(Source information begins)

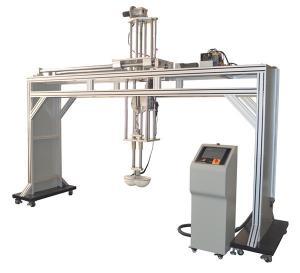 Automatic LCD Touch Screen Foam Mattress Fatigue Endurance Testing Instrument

(Source information ends)
(Source information begins)

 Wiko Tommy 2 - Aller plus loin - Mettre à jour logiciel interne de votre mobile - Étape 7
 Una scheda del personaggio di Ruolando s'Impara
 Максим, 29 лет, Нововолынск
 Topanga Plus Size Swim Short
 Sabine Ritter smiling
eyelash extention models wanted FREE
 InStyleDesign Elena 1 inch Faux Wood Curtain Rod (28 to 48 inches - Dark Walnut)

(Source information ends)

• Task to complete: There is a line with "Wiko Tommy 2" and a line with "eyelash extention models wanted FREE" above. Copy exactly those two lines and all lines between them, with nothing else.

• Written reply:
 Wiko Tommy 2 - Aller plus loin - Mettre à jour logiciel interne de votre mobile - Étape 7
 Una scheda del personaggio di Ruolando s'Impara
 Максим, 29 лет, Нововолынск
 Topanga Plus Size Swim Short
 Sabine Ritter smiling
eyelash extention models wanted FREE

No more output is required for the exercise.